» **Excerpts from a spatial reasoning dataset**:
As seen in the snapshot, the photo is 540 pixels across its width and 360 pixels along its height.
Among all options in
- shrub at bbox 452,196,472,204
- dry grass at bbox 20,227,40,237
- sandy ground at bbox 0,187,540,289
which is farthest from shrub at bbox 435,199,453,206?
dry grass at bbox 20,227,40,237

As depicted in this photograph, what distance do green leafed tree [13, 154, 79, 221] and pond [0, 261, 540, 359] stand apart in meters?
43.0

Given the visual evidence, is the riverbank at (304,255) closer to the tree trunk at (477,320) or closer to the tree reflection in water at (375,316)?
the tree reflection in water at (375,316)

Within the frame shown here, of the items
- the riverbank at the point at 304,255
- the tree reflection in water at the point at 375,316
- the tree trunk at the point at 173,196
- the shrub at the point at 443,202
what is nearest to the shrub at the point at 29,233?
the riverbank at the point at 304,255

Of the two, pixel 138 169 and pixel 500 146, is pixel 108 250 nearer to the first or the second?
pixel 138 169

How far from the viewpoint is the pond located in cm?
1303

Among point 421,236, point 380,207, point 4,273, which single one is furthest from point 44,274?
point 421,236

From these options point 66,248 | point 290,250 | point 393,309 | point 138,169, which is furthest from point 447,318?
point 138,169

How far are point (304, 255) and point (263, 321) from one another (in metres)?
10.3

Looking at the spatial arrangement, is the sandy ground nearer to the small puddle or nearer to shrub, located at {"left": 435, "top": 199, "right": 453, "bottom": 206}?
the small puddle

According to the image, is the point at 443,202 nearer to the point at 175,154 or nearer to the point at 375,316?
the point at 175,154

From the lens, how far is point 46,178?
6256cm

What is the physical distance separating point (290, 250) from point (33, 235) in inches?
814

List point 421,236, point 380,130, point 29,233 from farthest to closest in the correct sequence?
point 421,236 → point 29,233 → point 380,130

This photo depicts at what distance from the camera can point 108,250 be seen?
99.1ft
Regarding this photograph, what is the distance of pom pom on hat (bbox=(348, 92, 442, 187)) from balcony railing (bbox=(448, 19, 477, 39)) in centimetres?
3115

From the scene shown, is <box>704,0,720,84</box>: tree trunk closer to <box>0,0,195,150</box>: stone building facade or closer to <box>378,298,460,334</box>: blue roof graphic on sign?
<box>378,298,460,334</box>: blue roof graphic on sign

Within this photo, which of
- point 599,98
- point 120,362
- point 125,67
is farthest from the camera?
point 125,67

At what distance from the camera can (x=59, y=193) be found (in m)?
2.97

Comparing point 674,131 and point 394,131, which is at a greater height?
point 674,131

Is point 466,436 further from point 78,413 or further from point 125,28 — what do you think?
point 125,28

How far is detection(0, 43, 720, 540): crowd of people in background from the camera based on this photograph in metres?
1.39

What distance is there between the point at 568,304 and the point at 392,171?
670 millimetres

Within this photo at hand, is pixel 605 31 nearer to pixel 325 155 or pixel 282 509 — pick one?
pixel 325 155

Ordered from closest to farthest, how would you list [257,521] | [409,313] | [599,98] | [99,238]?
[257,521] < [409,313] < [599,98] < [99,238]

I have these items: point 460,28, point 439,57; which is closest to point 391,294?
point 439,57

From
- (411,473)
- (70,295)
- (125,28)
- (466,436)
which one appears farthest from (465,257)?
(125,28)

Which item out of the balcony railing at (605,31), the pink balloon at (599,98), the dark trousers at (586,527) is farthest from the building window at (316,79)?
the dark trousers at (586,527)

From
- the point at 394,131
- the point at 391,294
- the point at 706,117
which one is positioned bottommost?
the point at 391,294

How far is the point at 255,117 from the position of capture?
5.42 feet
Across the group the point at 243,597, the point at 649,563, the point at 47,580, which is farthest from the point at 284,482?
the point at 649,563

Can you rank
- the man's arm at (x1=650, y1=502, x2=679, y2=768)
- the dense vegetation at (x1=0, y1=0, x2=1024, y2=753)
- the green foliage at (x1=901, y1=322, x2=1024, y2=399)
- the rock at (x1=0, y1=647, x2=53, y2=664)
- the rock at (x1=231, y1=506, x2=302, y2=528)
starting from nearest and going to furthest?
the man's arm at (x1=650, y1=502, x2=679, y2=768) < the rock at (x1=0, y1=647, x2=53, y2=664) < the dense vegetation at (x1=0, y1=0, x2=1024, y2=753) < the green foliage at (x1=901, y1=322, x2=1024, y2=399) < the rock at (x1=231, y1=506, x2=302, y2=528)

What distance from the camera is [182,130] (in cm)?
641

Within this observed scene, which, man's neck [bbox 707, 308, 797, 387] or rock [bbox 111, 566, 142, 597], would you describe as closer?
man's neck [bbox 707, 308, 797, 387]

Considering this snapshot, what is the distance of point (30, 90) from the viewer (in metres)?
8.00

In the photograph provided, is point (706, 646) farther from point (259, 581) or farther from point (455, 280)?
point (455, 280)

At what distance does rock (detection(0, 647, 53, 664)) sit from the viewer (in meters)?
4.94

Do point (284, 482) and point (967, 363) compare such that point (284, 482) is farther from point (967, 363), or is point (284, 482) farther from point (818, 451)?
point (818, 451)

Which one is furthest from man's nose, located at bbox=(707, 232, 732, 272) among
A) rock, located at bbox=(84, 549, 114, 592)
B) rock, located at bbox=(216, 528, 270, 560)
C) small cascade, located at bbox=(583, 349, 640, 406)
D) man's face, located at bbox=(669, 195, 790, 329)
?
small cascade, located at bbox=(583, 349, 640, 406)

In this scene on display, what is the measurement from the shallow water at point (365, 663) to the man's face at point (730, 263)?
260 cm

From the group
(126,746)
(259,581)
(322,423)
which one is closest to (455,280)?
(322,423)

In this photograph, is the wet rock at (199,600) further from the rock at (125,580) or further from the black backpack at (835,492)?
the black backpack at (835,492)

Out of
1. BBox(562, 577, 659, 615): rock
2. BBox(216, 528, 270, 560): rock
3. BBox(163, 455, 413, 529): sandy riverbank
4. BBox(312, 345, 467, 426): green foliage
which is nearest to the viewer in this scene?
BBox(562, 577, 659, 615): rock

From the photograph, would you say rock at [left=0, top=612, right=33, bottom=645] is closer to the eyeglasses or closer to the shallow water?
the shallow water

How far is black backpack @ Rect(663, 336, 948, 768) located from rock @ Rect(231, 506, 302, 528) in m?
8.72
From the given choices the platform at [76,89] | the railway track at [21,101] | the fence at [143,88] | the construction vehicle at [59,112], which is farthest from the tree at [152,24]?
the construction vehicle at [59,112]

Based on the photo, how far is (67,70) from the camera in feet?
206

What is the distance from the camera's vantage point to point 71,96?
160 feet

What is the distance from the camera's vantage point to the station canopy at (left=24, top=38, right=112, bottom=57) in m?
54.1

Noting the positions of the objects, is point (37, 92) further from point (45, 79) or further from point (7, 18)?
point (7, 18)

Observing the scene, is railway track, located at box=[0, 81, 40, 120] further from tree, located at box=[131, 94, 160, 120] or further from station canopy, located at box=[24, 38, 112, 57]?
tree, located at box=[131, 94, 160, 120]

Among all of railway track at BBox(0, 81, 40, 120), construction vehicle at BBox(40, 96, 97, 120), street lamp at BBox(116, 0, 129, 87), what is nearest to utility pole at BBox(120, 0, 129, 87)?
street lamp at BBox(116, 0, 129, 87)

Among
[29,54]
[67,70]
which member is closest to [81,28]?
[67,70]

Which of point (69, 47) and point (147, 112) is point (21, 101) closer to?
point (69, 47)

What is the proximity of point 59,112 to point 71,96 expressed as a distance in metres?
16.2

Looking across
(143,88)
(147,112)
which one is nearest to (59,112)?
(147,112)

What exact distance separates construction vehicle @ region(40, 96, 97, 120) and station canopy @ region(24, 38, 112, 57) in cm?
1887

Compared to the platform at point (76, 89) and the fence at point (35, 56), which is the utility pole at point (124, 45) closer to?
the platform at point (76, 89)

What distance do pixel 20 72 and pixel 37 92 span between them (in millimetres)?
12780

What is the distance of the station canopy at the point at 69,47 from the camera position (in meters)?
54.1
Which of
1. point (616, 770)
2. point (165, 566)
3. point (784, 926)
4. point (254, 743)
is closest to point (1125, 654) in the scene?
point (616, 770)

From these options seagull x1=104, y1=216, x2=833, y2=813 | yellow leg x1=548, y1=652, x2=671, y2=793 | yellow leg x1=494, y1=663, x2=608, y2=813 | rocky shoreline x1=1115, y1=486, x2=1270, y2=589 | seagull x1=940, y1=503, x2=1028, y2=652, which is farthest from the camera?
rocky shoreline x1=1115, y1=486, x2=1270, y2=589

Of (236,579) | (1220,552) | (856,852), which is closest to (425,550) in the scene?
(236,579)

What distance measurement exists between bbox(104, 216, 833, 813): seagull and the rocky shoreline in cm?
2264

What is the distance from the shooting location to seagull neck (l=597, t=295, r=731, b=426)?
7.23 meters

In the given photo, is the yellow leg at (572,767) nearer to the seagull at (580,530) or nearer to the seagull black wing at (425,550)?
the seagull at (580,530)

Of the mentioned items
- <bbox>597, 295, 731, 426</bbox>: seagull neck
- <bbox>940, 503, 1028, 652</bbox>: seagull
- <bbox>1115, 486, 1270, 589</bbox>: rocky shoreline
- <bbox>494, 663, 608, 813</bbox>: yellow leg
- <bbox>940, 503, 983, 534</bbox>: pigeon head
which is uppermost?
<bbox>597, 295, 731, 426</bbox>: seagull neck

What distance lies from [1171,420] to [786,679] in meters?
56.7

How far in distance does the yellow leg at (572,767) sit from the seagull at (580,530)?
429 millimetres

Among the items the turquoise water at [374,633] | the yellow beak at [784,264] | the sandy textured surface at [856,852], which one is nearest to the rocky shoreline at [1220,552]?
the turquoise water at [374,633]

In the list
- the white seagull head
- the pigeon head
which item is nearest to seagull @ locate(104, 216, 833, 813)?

» **Task**: Find every line of the material above that contains the word "rocky" and copy each of those lines in full.

» **Worked solution**:
From these options seagull x1=104, y1=216, x2=833, y2=813 | yellow leg x1=548, y1=652, x2=671, y2=793 | yellow leg x1=494, y1=663, x2=608, y2=813 | rocky shoreline x1=1115, y1=486, x2=1270, y2=589 | seagull x1=940, y1=503, x2=1028, y2=652, which is farthest from the camera?
rocky shoreline x1=1115, y1=486, x2=1270, y2=589
What distance measurement exists between bbox(104, 216, 833, 813): seagull and the rocky shoreline in cm?
- <bbox>1115, 486, 1270, 589</bbox>: rocky shoreline
Among the items the turquoise water at [374,633] | the yellow beak at [784,264] | the sandy textured surface at [856,852], which one is nearest to the rocky shoreline at [1220,552]?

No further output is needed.